The onus of identification is on the State and not the individual…, insists counsel Gopal Subramanium
Senior Counsel Gopal Subramanium resumed his submissions before the Constitution bench on Wednesday (February 21) in the bunch of petitions challenging the constitutional validity of the Aadhaar (Targeted Deliveries of Financial and Other Subsidies, Benefits and Services) Act of 2016 and its linkages. The bench of Chief Justice Dipak Misra and Justices A K Sikri, A M Khanwilkar, D Y Chandrachud and Ashok Bhushan heard the submissions.
Subramanium urged the bench to link the Jeeja Ghosh vs UoI (2016) verdict on human dignity and the judgment in Subramanian Swamy vs UoI on the right to reputation with the judgment of the nine-judge bench of the Supreme Court in the ‘Right to Privacy’ case.
“Can the State look at the entire society as specie?” the senior advocate asked the bench and added: “The Aadhaar Act has an element of objectification of individuals. The Chief Justice had inquired if it makes a person ‘unperson’. I would say it ‘de-personises’ a person”.
Outlining the principles for determining the validity of state action, Subramanium said: “One, rationality; two, proportionality; and compatibility with domestic law, that is, Articles 14, 19 and 21 of the Constitution… Fundamental Rights have to be afforded an expansive interpretation.”
The senior counsel argued that the Aadhaar Act infringes on fundamental rights as submission of data by citizens for purposes of Aadhaar creation and linkages is not voluntary. “The consequences are not considered, the information is shared with private players, there is no concern about national security, there is no substantive procedure and these violations are not curable,” he said, adding, “If photographs, iris scan and fingerprints are valuable data, their retention is unconstitutional”.

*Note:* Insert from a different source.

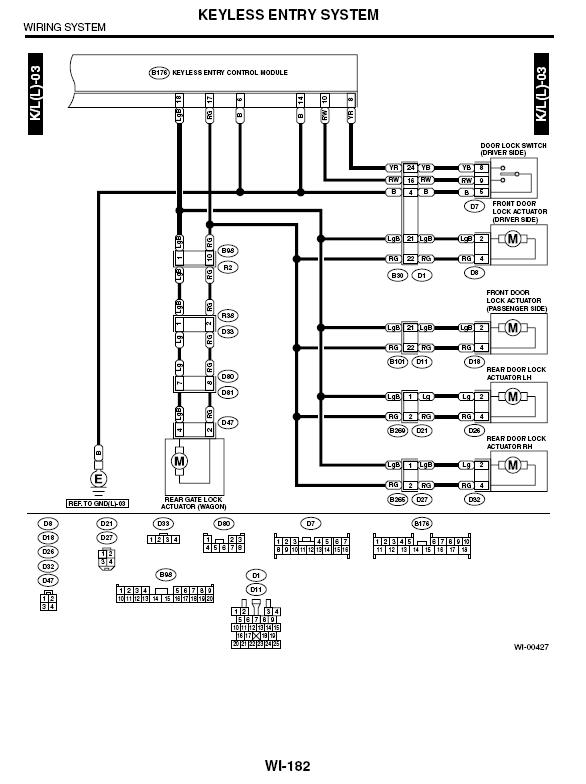 All Years) - Door lock and window control wiring question? (merged thread)  | Subaru Forester Owners Forum | Window Control Wiring Diagram 2003 Subaru Forester |  | Subaru Forester Owners Forum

Chief Justice Misra pointed out that “no penal law can be retrospective but its consequences can be.” The senior counsel then submitted that he was going through the doctrinal concept of the Constitution and is trying to scrutinize each section. He submitted that despite earlier court orders, several states imposed mandatory Aadhaar linkages for availing several services following which many petitions were filed. He added: “Aadhaar is being imposed on the people and is intentionally violating our fundamental protection.”
The senior advocate then listed various actions under Aadhaar which infringe on an individual’s right to privacy: “1. Digital lending is possible, 2. It will give rise to enactment of more acts in order to provide protection and 3. If iris and other data are known to the other people, privacy and security will be at stake.”

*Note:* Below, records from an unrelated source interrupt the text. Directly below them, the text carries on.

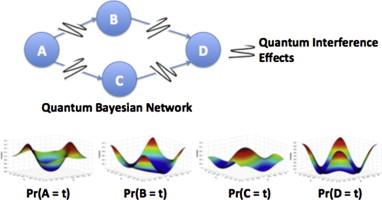 Bayesian Network Sample3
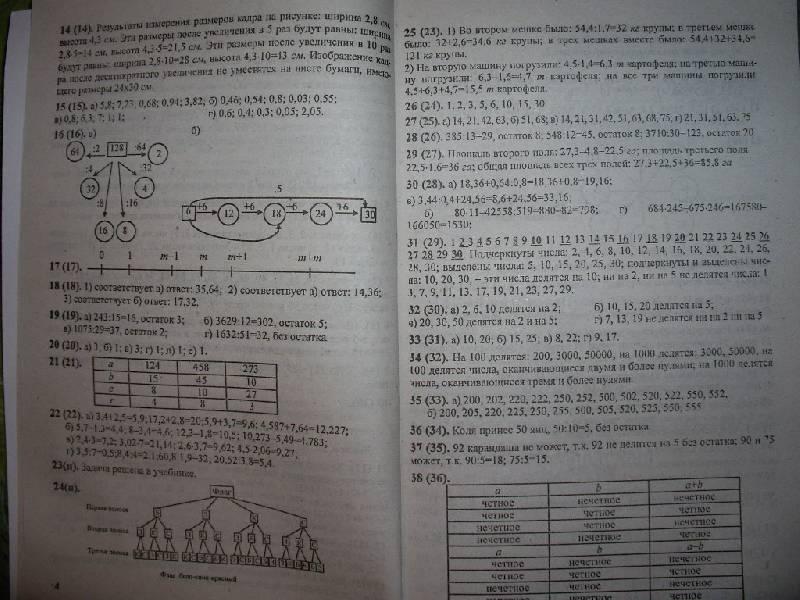 Ответы на учебник по математике 6 класс виленкин синий учебник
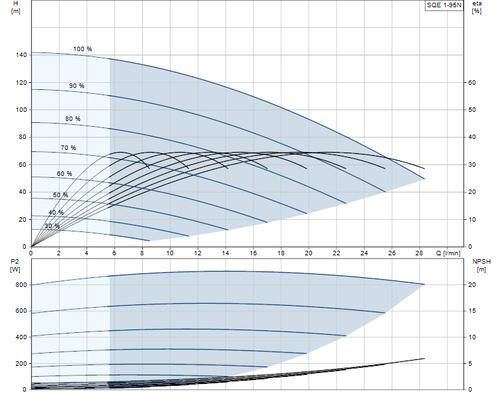 SQE 1-95 N Performance Curve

In response to a query by Justice Sikri, Subramanium submitted: “After the amendment of the Citizenship Act of 1955 in 2003, it was contemplated that citizens in the border areas should be given a smart card or chip for the purpose of establishing identity so that they are not mistaken to be of another nationality. But the idea even behind that was not retention of data.
“A mode of identification must pass the tests of being capable of compliance, least invasive and for which the consent should be natural. But who can think of children being subject to identification for mid-day meals? That a baby should be put on the map before a birth certificate is issued”, he continued.
Referring to the Vyapam scam, Subramanium said: “The scam happened because of the fiddling with computers. So accountability to the State is important. But the State must also respect the dignity of an individual under Article 14.” He remarked that the power of the District Magistrates to administer the 139 notifications issued by the government authorities under section 7 of the Act of 2016 has been ignored.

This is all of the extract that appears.